Redescendant de façon contrôlée, la femme se présente : « Bonjour. Je suis Tsadir. Je suis heureuse de vous voir consciente. ». L’homme, peut-être plus solide qu’elle ne l’avait imaginé fait un bond et tente de l’empoigner mais au lieu de l’effet escompté, il se retrouve projeté hors de la salle, accompagné d’une sorte de coup de pied retourné.

« Je reviens », lui indique calmement la femme qui sort sans se presser de l’infirmerie par l’ouverture au plafond. Plus alerte, Alice réalise qu’elle porte un bandage tout autour du cou, descendant presque jusqu’au sternum. Dégageant maladroitement ses mains, elle effleure le pansement avec sa main. Une douleur articulaire l’en empêche presque. Que lui est-il arrivé pendant son sommeil pour être aussi faible ? Son esprit fait rapidement le lien avec le flacon. Il lui avait éclaté dans la main pendant la lutte : quel poison contenait-il ?

Tsadir revient dans la salle, manipulant l’assassin inconscient d’une main.

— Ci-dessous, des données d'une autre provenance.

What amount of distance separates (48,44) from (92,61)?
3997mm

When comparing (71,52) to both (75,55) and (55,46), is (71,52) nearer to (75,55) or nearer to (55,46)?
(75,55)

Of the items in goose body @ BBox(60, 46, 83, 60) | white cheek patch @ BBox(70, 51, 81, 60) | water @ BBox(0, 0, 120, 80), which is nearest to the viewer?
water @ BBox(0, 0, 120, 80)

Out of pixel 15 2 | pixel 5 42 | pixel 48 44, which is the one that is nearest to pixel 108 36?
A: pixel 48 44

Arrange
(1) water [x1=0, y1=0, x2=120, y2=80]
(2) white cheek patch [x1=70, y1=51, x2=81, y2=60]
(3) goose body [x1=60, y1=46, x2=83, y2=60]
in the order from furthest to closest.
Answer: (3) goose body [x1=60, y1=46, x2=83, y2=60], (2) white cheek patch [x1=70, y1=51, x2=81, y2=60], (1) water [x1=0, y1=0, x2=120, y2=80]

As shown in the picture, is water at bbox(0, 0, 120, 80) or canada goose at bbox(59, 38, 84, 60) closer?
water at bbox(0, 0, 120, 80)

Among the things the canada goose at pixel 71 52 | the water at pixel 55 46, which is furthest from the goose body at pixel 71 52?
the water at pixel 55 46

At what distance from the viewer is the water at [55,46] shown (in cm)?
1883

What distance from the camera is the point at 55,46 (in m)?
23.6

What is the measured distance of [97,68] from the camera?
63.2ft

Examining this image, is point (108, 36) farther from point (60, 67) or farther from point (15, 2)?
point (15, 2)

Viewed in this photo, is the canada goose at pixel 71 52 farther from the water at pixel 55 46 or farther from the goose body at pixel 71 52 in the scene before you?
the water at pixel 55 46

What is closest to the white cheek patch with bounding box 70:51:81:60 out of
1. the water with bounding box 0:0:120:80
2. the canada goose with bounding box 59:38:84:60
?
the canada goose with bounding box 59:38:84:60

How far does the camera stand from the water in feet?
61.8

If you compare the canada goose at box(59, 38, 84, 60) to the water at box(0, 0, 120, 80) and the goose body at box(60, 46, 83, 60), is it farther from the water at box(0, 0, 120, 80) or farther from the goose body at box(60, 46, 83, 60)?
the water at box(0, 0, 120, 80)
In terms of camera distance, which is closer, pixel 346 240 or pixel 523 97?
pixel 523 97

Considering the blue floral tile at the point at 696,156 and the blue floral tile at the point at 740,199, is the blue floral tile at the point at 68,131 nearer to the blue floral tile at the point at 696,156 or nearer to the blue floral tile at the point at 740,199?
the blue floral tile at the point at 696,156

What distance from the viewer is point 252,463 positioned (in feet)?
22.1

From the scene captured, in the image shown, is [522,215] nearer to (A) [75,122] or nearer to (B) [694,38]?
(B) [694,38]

S’adressant à quelqu’un qu’Alice n’aperçoit pas, elle demande : « Akasha, est-ce qu’on a une cellule à bord ? Hmm… Un sédatif et de quoi attacher notre suspect alors. ».

Sur le côté, une table médicale s’illumine et la femme cybernétisée y dépose l’homme sans vraiment le ménager. Une série de bras robotiques positionnent l’homme et verrouillent ses membres à l’aide d’entraves intégrées à la surface. Un autre bras lui installe un masque respiratoire, probablement identique à celui qu’Alice porte d’ailleurs.

La femme revient vers elle : « Désolée pour ce bazar. Vous êtes à bord de l’Akasha, une corvette de sauvetage coloniale. Le commandant Feyn est en train d’effectuer une inspection. J’ai deux mauvaises nouvelles… Deux très mauvaises nouvelles même. La première : vous avez été infectée par un agent biologique inconnu. Votre état de santé est maintenu pour le moment et une équipe sur Mars est en train de concevoir un sérum. L’autre… ».

Tsadir s’approche et prend les mains d’Alice avec compassion avant de reprendre : « Personne d’autres que vous et ce type, n’a survécu au sabotage du Mona Lisa. Mes condoléances. »

Le temps semble s’être arrêté pour la jeune femme. Elle n’a jamais vraiment réussi à tisser de lien avec les autres cadets, même si elle était appréciée d’eux. Mais leur disparition semble lui déchirer le cœur, presque littéralement. Elle tente de contenir sa tristesse et sa colère, mais déjà les larmes commencent à émerger. Elle réalise ensuite : la personne responsable de tout ça… est à deux tables médicales d’elle. Si seulement elle avait eu la force pour l’affronter.

La femme cyborg reste silencieuse mais son regard marque sa compréhension. Relâchant ses mains avec douceur, elle se lève et se retourne. Elle semble répondre à un appel : « Moi aussi, j’ai des nouvelles, annonce Tsadir. Des bonnes et des moins bonnes. ».